Günümüzde birey cemiyetlere yönelerek sosyalleşme yerine cemaatlere yöneliyorsa bu durum elit algısını nasıl etkilemektedir?


 

Burada Tönnies’in cemaat- cemiyet kavramından bahsetmek lazım. Hepsinden önemlisi de, Eric Fromm’un Özgürlükte Kaçış kitabında, “ İnsan hiç özgürlüklerinin peşinden koşmuyor, aksine cemaatlerin peşinden koşuyor” diyor. Çünkü özgür olmak; sorumluluk almak ve sonuçlarına katlanmak demektir. I.Dünya Savaşı’yla değiştirdiğimiz bu dünyada aslında insanlar çok da özgür olma telaşında değiller. Juvenal’in iddiasıyla devam edersem “Eskiden aydının sığınabilecek hiç değilse üç dalı vardı” diyor. Üç dalı derken de kral, ruhban ve soyluyu kastediyor. Galileo diyelim ki, Dünya dönüyor derken bu üç sınıftan en az ikisine güveniyordu. Yani, düşüncesiyle kumar oynamıyordu biliyordu ki arkasında olacaklar. Doğal olarak da, dünyayı değiştiriyor; şunu görmek lazım ki savunmuyorlar fakat bu gruplar ona özgürlük alanı sağlıyordu.

 

Juvenal’in ifadesiyle aydının günümüzde devlet dışında sığınacak bir dalı kalmadı. Bir burjuvazisi yok,-niteliksiz küçük bir burjuva var-bir kapitalisti yok, soylu-ruhban da yok.

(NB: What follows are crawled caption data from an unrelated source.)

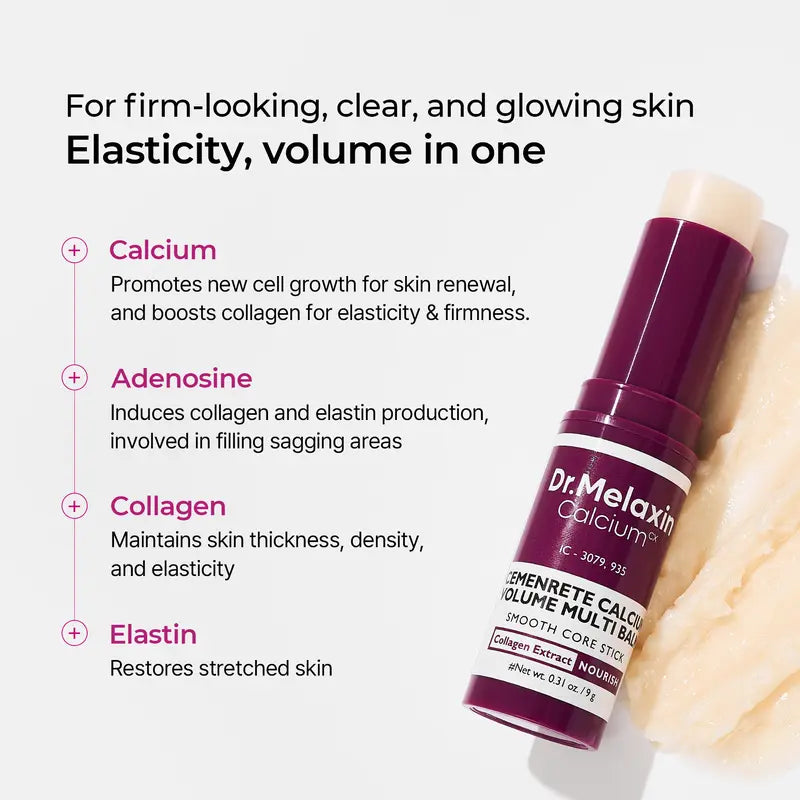 Aurenza Shop Dr.Melaxin Calcium Volume Bundle in a sleek packaging showing the supplement bottles and branding.
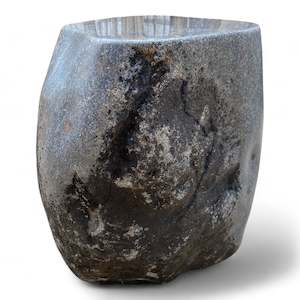 Luxury Stone Side Table Half Polished  52.5cm x 40cm x 44.5cm Height (2825)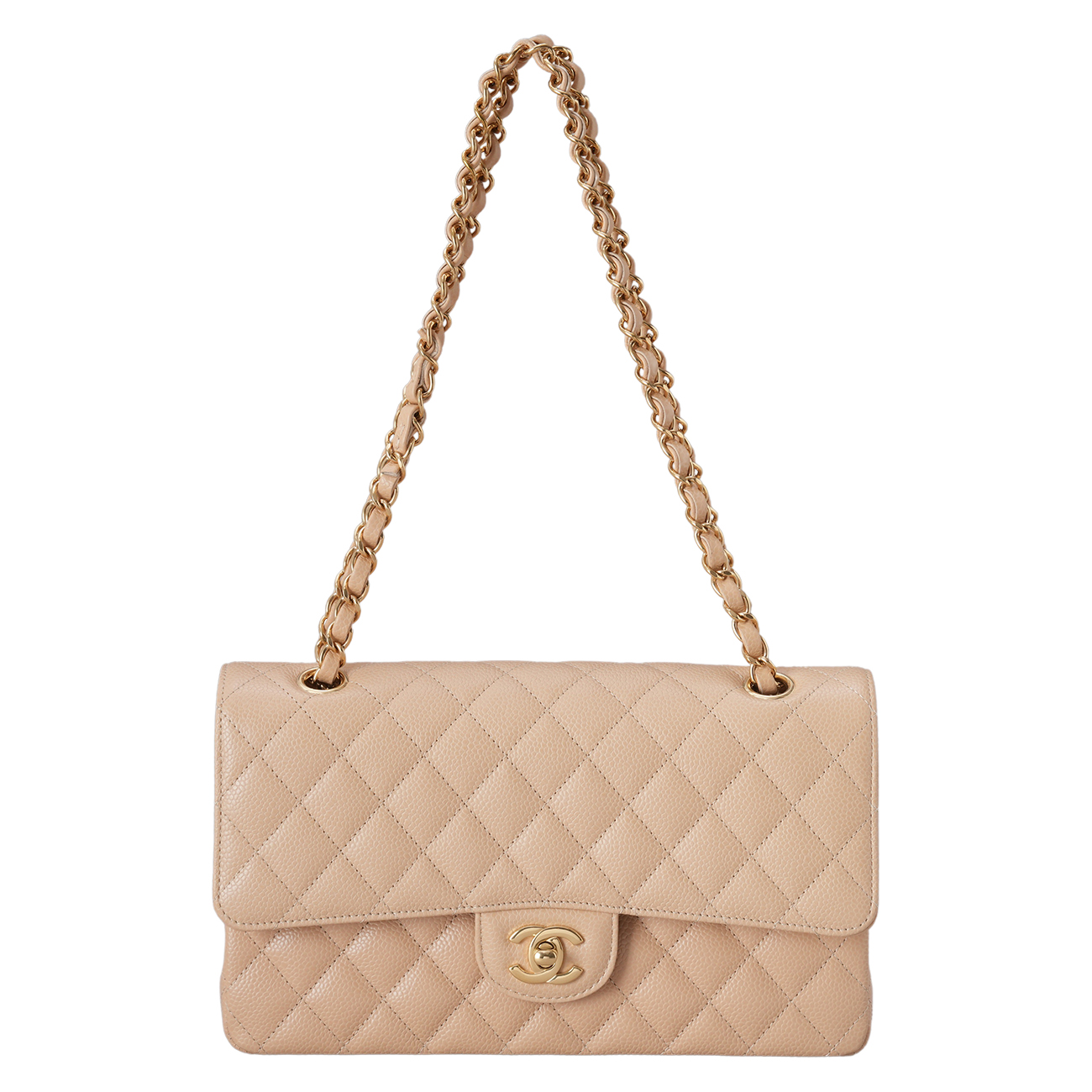 CHANEL(USED)샤넬 캐비어 클래식 미듐 플랩백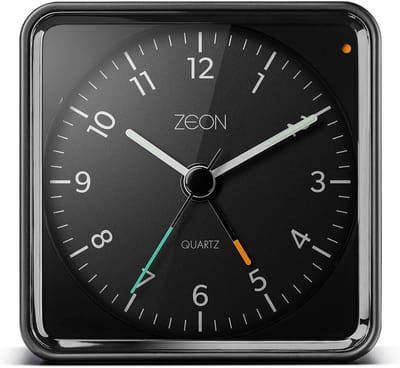 Analoge Wekker - Nachtkastklok Batterij - Wakker Worden - Stille Beweging - 75 cm - Zwart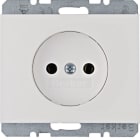 HAGER BOCCHIOTTI - Presa senza messa a terra Berker K.1 bianco polare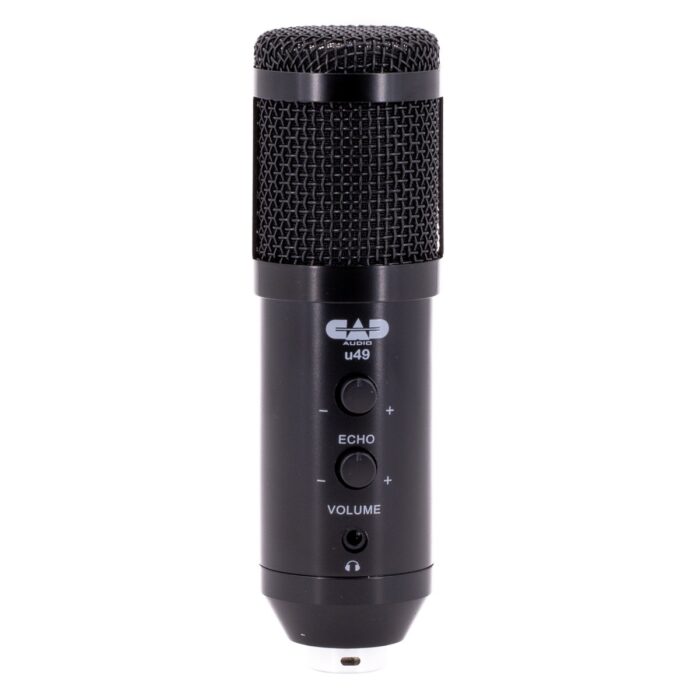 CAD Audio U49, USB Large Format Side Address Studio Microphone with Headphone Monitor and Echo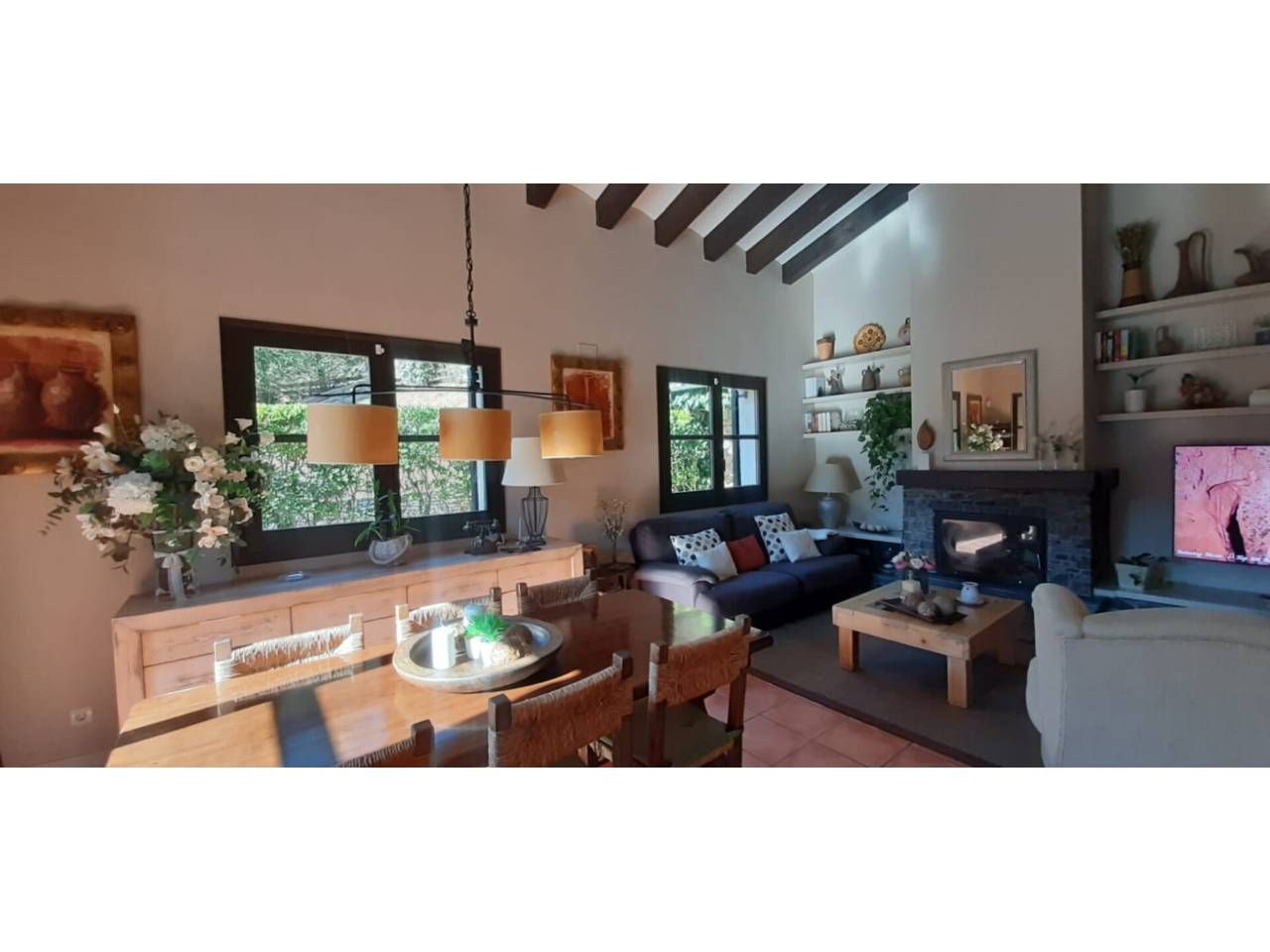 Living room of House or chalet for sale in Castell de l'Areny  with Heating, Private garden and Terrace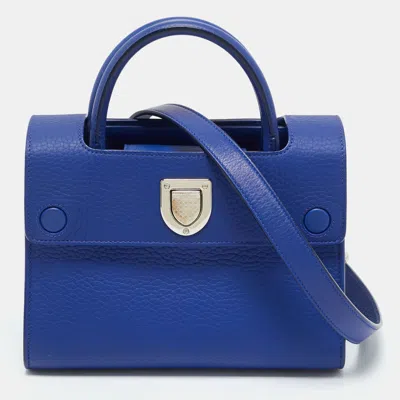 Pre-owned Dior Ever Top Handle Bag In Blue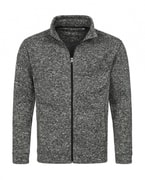 Heren Fleece Vest Active Knit Stedman 5850 Dark Grey Melange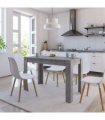 vidaXL Dining Table | Concrete grey | Engineered wood | Standard | Durable
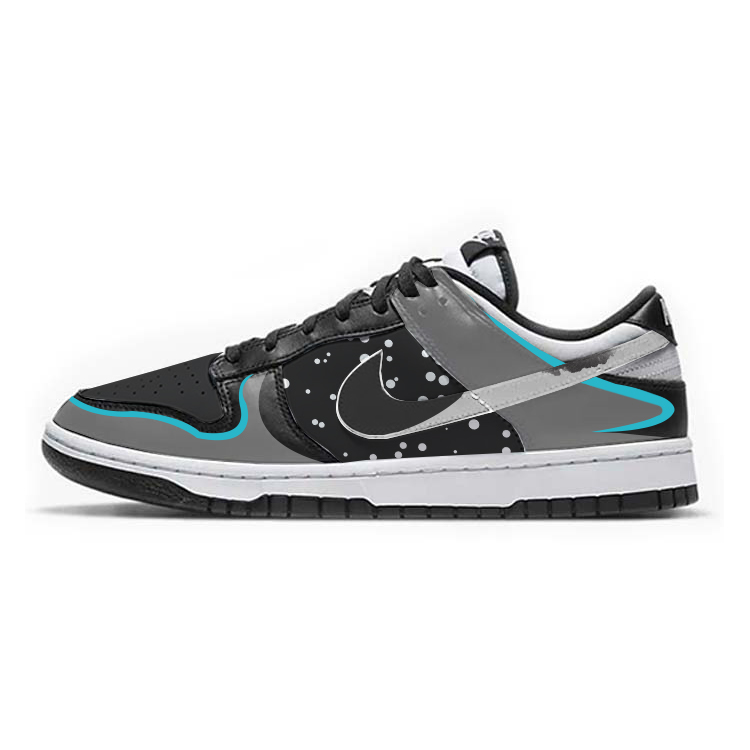 Nike Dunk Profound Universe Frozen Slip-Resistant Low-Top Skateboard Shoes Unisex Black White Gray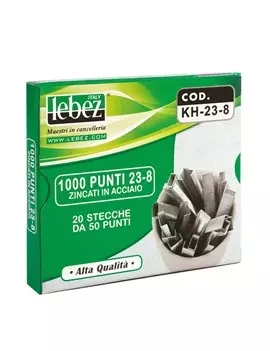 Punti Metallici per Cucitrice Lebez - 23/10 - KH-23-10 (Conf. 1000)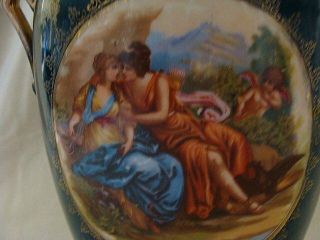 Antique Porcelain Vase 10 " Victoria Carlsbad Austria Kaufmann C1890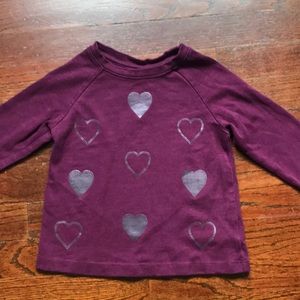 Gymboree Glitter Heart Top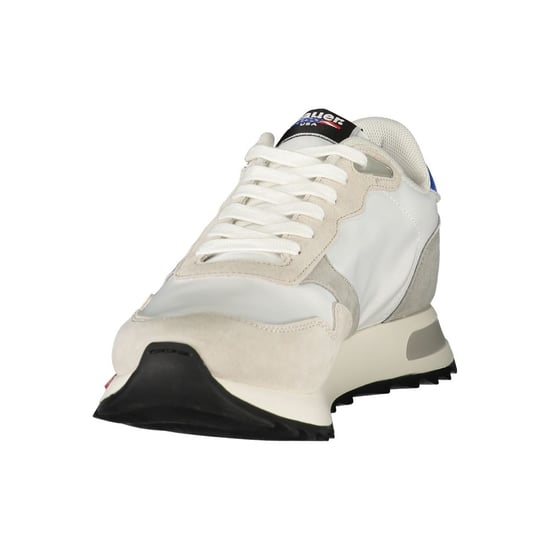 Blauer Witte Polyester Heren Sneaker - Image 3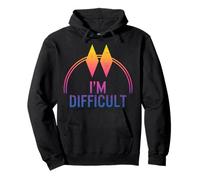 I'm Difficult Double Black Diamonds Piste de Ski Snowboard Sweat à Capuche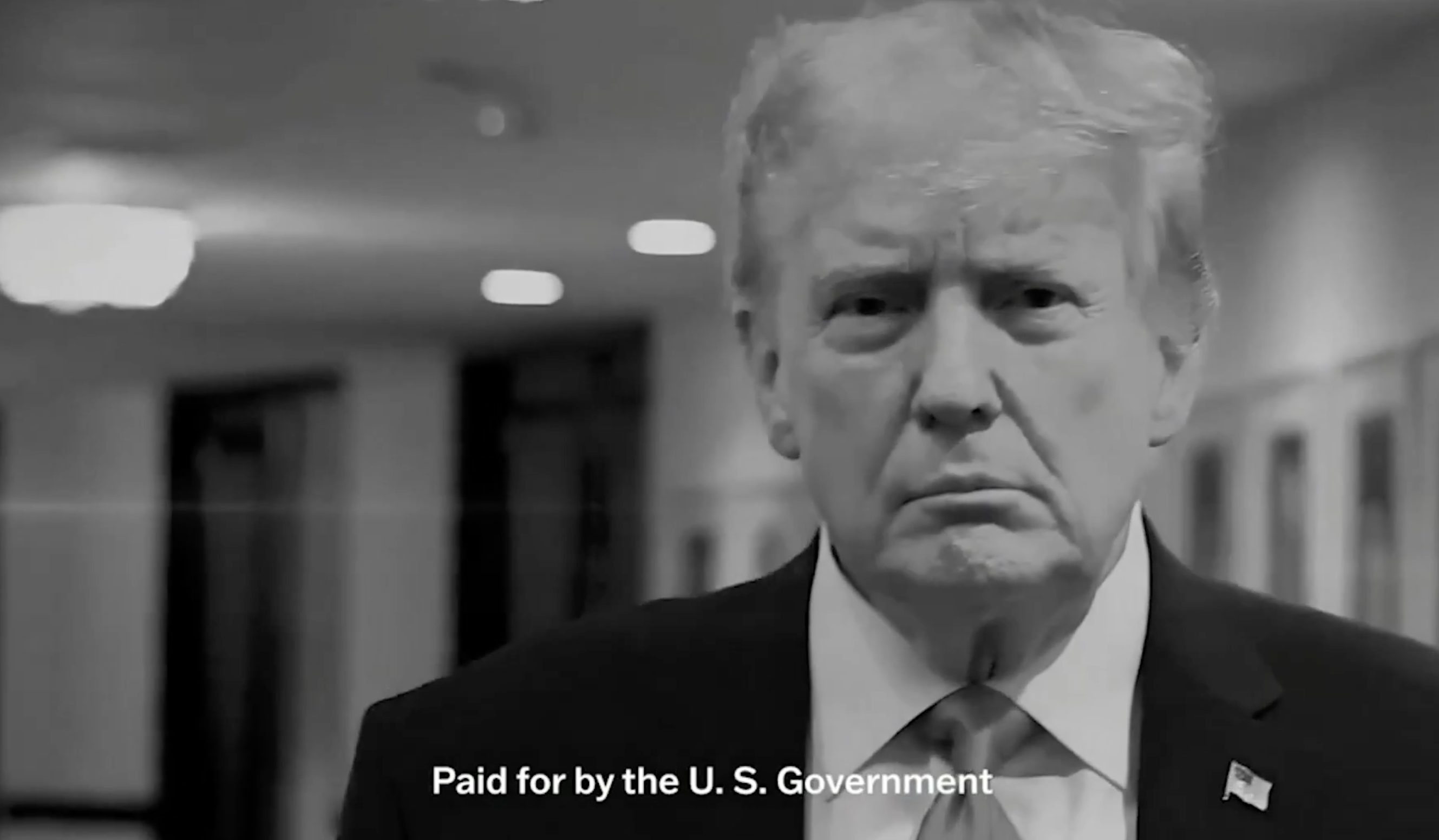 Taxpayer-funded ads featuring Trump, military imagery and glowing praise are airing nationwide ahead of the midterms, including one that claims ‘God made Trump’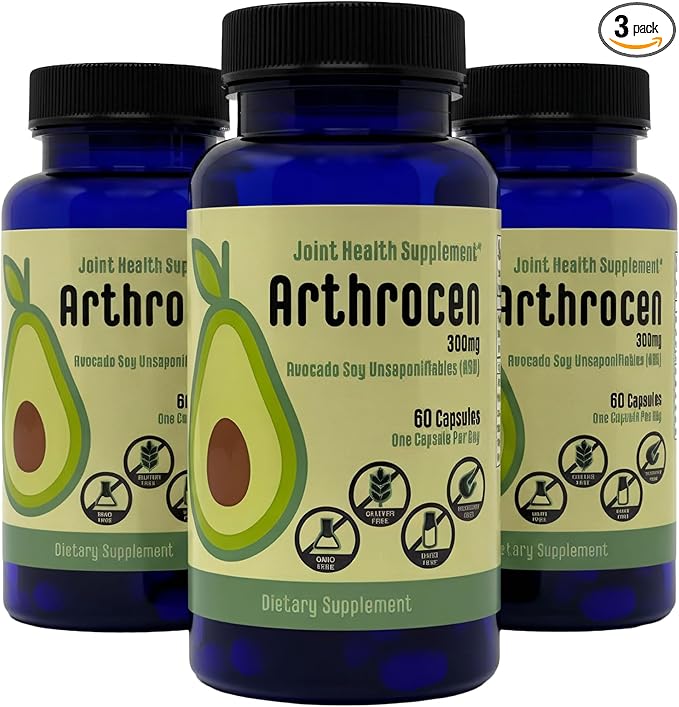 Joint Health Supplement with 300 mg ASU (Avocado Soy Unsaponifiables) – Supports Joint Mobility & Cartilage – Plant-Based Daily Joint Support – Non-GMO, Gluten & Dairy Free – 180-Day Supply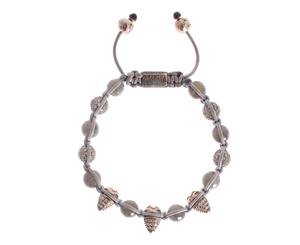 Nialaya Cz Cone Labrodite 925 Silver Bracelet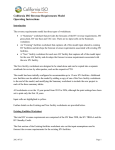 California ISO Revenue Requirements Model Operating Instructions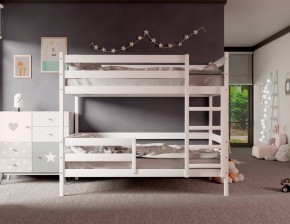 Кровать двухъярусная без крыши 80*160 Белый в Кунгуре - kungur.mebel24.online | фото 2
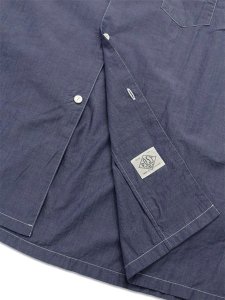 画像4: 【送料無料】POST OʼALLS FEVER 2 S/S HIGH COUNT BROADCLOTH BLUE (4)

Doğal olarak, insanların cemiyet tipi örgütlenmelere adapte olabilmesi için modern tarzda örgütlenme biçimlerine hasıl olması lazım. Aslında bu, şu demek: En modern devlet yönetimi nedir? Ulus devlet, ulus devlet zaten bir modern cemiyet tarzıdır. Benedict Anderson, “Hayali Cemaatler” kitabını yazdığında ulus devletleri hayali cemaatlere benzetiyor. Kader birliği olan, bu birlikten insanların etkilendiği, giriş ve çıkışın sorunlu olduğu çünkü bugün modern cemiyet dediğinizde ne var? Giriş ve çıkışın serbest olduğu bir toplum düzenine yöneliyorsunuz ama kurduğunuz örgütlenme “ulus devlette” bu hiç de öyle değil. Peki, özgürleşebilir mi? Son dönemlerde, parası olanın konut alarak vatandaşlık alması gibi bir durumlar var ama bu hâlâ 15. yüzyıl Amerika’ya giden zenginler gibi. Yani, parası olan zaten bugün dünyanın herhangi bir yerinde vatandaşlık satın alabiliyor ama onun dışındaki vatandaşlar hâlâ nüfus ve toprağa bağımlı olduğu hali konuşuyoruz. Giriş-çıkışı sınırlı olduğu için de, sizin en modern dediğiniz ulus devlet bile insanlığın önünde modern bir tarz olarak sunulmakta böylece anlaşıldığından da insan, cemaat tipi ilişkileri halen modern bir tarz olarak algılıyor ve cemaatler içerisinde kendisinin daha özgür olabileceğini hissediyor. İnsanın önüne her ne kadar modern diye bir fikir sunsak bile, henüz modern bir çerçevede bir örgütlenme biçimini koymadığımızı ifade edebiliriz. Kant’ın ebedi barış, dünya vatandaşlığı gibi kavramları idealize biçimde önümüzde dursa bile belki biraz zorlamaydı.